Aria had been heartbroken over learning Braith had a fiancée and having left him behind in the palace. Max had been so angry, so lost after what he’d endured as a blood slave. At the time, Daniel had believed Aria and Max both lost. He’d expected them to turn to each other for comfort, and they had, but not in the way Max or any of the rest of them had expected. Aria would not move on from Braith and Max hadn’t known what to do about it.

To this day, Max rarely spoke of his time as a blood slave and had never revealed what had been done to him, but Daniel had a good idea about it. Max would never be the same as he was before he became a blood slave, but he’d become better at handling his anger. He seemed to have times when he was truly at peace again, or at least relaxed in a way he hadn’t been for a long time after his capture.

Daniel rested his hand on Max’s shoulder, squeezing it as a deer approached the lake and dipped its head to take a drink. There had been a time, after being a blood slave, Max would have shrugged him off, unwilling to allow many to touch him. Now he stood for a minute before turning to Daniel.

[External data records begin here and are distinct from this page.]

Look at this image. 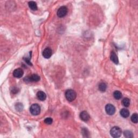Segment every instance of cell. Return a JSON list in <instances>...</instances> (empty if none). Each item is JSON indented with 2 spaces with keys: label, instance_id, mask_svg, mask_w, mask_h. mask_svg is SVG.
I'll return each mask as SVG.
<instances>
[{
  "label": "cell",
  "instance_id": "15",
  "mask_svg": "<svg viewBox=\"0 0 138 138\" xmlns=\"http://www.w3.org/2000/svg\"><path fill=\"white\" fill-rule=\"evenodd\" d=\"M122 96H123V95H122V93L120 91H115L113 93V97L116 100L120 99L122 98Z\"/></svg>",
  "mask_w": 138,
  "mask_h": 138
},
{
  "label": "cell",
  "instance_id": "7",
  "mask_svg": "<svg viewBox=\"0 0 138 138\" xmlns=\"http://www.w3.org/2000/svg\"><path fill=\"white\" fill-rule=\"evenodd\" d=\"M24 71L22 69L18 68L15 69L13 72V76H14L15 78H20L22 77L23 76Z\"/></svg>",
  "mask_w": 138,
  "mask_h": 138
},
{
  "label": "cell",
  "instance_id": "1",
  "mask_svg": "<svg viewBox=\"0 0 138 138\" xmlns=\"http://www.w3.org/2000/svg\"><path fill=\"white\" fill-rule=\"evenodd\" d=\"M65 98L69 102H73L75 100L77 97L76 92L73 90H68L66 91L65 93Z\"/></svg>",
  "mask_w": 138,
  "mask_h": 138
},
{
  "label": "cell",
  "instance_id": "19",
  "mask_svg": "<svg viewBox=\"0 0 138 138\" xmlns=\"http://www.w3.org/2000/svg\"><path fill=\"white\" fill-rule=\"evenodd\" d=\"M15 107L16 110L18 111H22L23 109V106L21 103H17L15 105Z\"/></svg>",
  "mask_w": 138,
  "mask_h": 138
},
{
  "label": "cell",
  "instance_id": "14",
  "mask_svg": "<svg viewBox=\"0 0 138 138\" xmlns=\"http://www.w3.org/2000/svg\"><path fill=\"white\" fill-rule=\"evenodd\" d=\"M29 7L32 10H37V3L35 2L34 1H30L28 3Z\"/></svg>",
  "mask_w": 138,
  "mask_h": 138
},
{
  "label": "cell",
  "instance_id": "11",
  "mask_svg": "<svg viewBox=\"0 0 138 138\" xmlns=\"http://www.w3.org/2000/svg\"><path fill=\"white\" fill-rule=\"evenodd\" d=\"M37 97L39 100L41 101H44L46 99V95L45 93L43 91H38L37 93Z\"/></svg>",
  "mask_w": 138,
  "mask_h": 138
},
{
  "label": "cell",
  "instance_id": "4",
  "mask_svg": "<svg viewBox=\"0 0 138 138\" xmlns=\"http://www.w3.org/2000/svg\"><path fill=\"white\" fill-rule=\"evenodd\" d=\"M68 12V8L65 6H62L58 9L57 14L58 17L60 18H62L65 17V16L67 15Z\"/></svg>",
  "mask_w": 138,
  "mask_h": 138
},
{
  "label": "cell",
  "instance_id": "13",
  "mask_svg": "<svg viewBox=\"0 0 138 138\" xmlns=\"http://www.w3.org/2000/svg\"><path fill=\"white\" fill-rule=\"evenodd\" d=\"M98 89H99V91L102 92H104L106 91L107 89V85L104 82H102V83H100L98 86Z\"/></svg>",
  "mask_w": 138,
  "mask_h": 138
},
{
  "label": "cell",
  "instance_id": "5",
  "mask_svg": "<svg viewBox=\"0 0 138 138\" xmlns=\"http://www.w3.org/2000/svg\"><path fill=\"white\" fill-rule=\"evenodd\" d=\"M106 112L108 115H112L115 112V108L112 104H107L105 106Z\"/></svg>",
  "mask_w": 138,
  "mask_h": 138
},
{
  "label": "cell",
  "instance_id": "17",
  "mask_svg": "<svg viewBox=\"0 0 138 138\" xmlns=\"http://www.w3.org/2000/svg\"><path fill=\"white\" fill-rule=\"evenodd\" d=\"M131 120L133 123L137 124L138 122V115L137 113H134L131 116Z\"/></svg>",
  "mask_w": 138,
  "mask_h": 138
},
{
  "label": "cell",
  "instance_id": "12",
  "mask_svg": "<svg viewBox=\"0 0 138 138\" xmlns=\"http://www.w3.org/2000/svg\"><path fill=\"white\" fill-rule=\"evenodd\" d=\"M120 114L121 116H123L124 118H128L129 116V111L126 109V108H123V109H121L120 111Z\"/></svg>",
  "mask_w": 138,
  "mask_h": 138
},
{
  "label": "cell",
  "instance_id": "8",
  "mask_svg": "<svg viewBox=\"0 0 138 138\" xmlns=\"http://www.w3.org/2000/svg\"><path fill=\"white\" fill-rule=\"evenodd\" d=\"M52 54V50L49 48V47H46V48L45 49L43 50V53H42L43 56L45 58H46V59H48V58H50L51 57Z\"/></svg>",
  "mask_w": 138,
  "mask_h": 138
},
{
  "label": "cell",
  "instance_id": "10",
  "mask_svg": "<svg viewBox=\"0 0 138 138\" xmlns=\"http://www.w3.org/2000/svg\"><path fill=\"white\" fill-rule=\"evenodd\" d=\"M110 58L111 60H112L114 63H115V64H118L119 63V59L117 55H116V54L114 51L111 52Z\"/></svg>",
  "mask_w": 138,
  "mask_h": 138
},
{
  "label": "cell",
  "instance_id": "6",
  "mask_svg": "<svg viewBox=\"0 0 138 138\" xmlns=\"http://www.w3.org/2000/svg\"><path fill=\"white\" fill-rule=\"evenodd\" d=\"M26 80V81H34L37 82L38 81L40 80V77L38 76L37 75L34 74L30 76H28L27 77H25L24 78V80Z\"/></svg>",
  "mask_w": 138,
  "mask_h": 138
},
{
  "label": "cell",
  "instance_id": "16",
  "mask_svg": "<svg viewBox=\"0 0 138 138\" xmlns=\"http://www.w3.org/2000/svg\"><path fill=\"white\" fill-rule=\"evenodd\" d=\"M130 103H131V102H130V100L128 98H125L123 101H122V104L126 107L129 106L130 105Z\"/></svg>",
  "mask_w": 138,
  "mask_h": 138
},
{
  "label": "cell",
  "instance_id": "20",
  "mask_svg": "<svg viewBox=\"0 0 138 138\" xmlns=\"http://www.w3.org/2000/svg\"><path fill=\"white\" fill-rule=\"evenodd\" d=\"M82 134H83L84 137H89V132L88 131V130L86 128H83L82 129Z\"/></svg>",
  "mask_w": 138,
  "mask_h": 138
},
{
  "label": "cell",
  "instance_id": "3",
  "mask_svg": "<svg viewBox=\"0 0 138 138\" xmlns=\"http://www.w3.org/2000/svg\"><path fill=\"white\" fill-rule=\"evenodd\" d=\"M30 113L34 115H37L41 112V107L38 104H34L30 107Z\"/></svg>",
  "mask_w": 138,
  "mask_h": 138
},
{
  "label": "cell",
  "instance_id": "21",
  "mask_svg": "<svg viewBox=\"0 0 138 138\" xmlns=\"http://www.w3.org/2000/svg\"><path fill=\"white\" fill-rule=\"evenodd\" d=\"M53 122L52 119L51 118H47L44 120V123L47 125H51Z\"/></svg>",
  "mask_w": 138,
  "mask_h": 138
},
{
  "label": "cell",
  "instance_id": "18",
  "mask_svg": "<svg viewBox=\"0 0 138 138\" xmlns=\"http://www.w3.org/2000/svg\"><path fill=\"white\" fill-rule=\"evenodd\" d=\"M124 136L126 138H133V133L132 132L129 131H125L124 132Z\"/></svg>",
  "mask_w": 138,
  "mask_h": 138
},
{
  "label": "cell",
  "instance_id": "9",
  "mask_svg": "<svg viewBox=\"0 0 138 138\" xmlns=\"http://www.w3.org/2000/svg\"><path fill=\"white\" fill-rule=\"evenodd\" d=\"M80 118L81 120H83L84 121H87L90 119V115L89 114L87 113L86 111H83L80 113Z\"/></svg>",
  "mask_w": 138,
  "mask_h": 138
},
{
  "label": "cell",
  "instance_id": "2",
  "mask_svg": "<svg viewBox=\"0 0 138 138\" xmlns=\"http://www.w3.org/2000/svg\"><path fill=\"white\" fill-rule=\"evenodd\" d=\"M110 134L111 136L113 138H117L121 137L122 134V131L120 128L119 127H113V128H111L110 131Z\"/></svg>",
  "mask_w": 138,
  "mask_h": 138
}]
</instances>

“Where do you think Sabine is?” Max asked.

Daniel studied the mountains surrounding them. Tempest’s town of Badwin had been far to the north, nestled in a remote mountain range, but Sabine had made her way there. “I think she has a lot of knowledge of this country,” Daniel said. “She could be anywhere.”

The subtlest shift in the air around them, not so much a sound but something else, had them all turning toward the woods. Max was the only one of them who had managed to keep his bow and arrows after the attack, and he slipped them from his back to aim at the woods. Daniel rested his hand on Max’s arm, pushing it gently down when he spotted Xavier emerging from the trees.

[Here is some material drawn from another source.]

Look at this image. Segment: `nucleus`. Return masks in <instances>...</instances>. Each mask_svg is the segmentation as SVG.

He really was a magnificent man to behold, Daniel decided as he watched the sun dancing over the tribal tattoos on Xavier’s hands, arms, and neck.

“What makes you think she has knowledge of this country?” Timber asked as he rose to stand beside them.

“If she was able to gather the amount of troops William and Tempest said she had, then she’s been moving around this land undetected for quite some time,” Daniel replied.

“Most likely,” Xavier agreed. “There’s at least three clear miles ahead of us.”

“Let’s go then,” Max said and slid his bow around to his back again. “The sooner this is over, the happier we’ll all be.”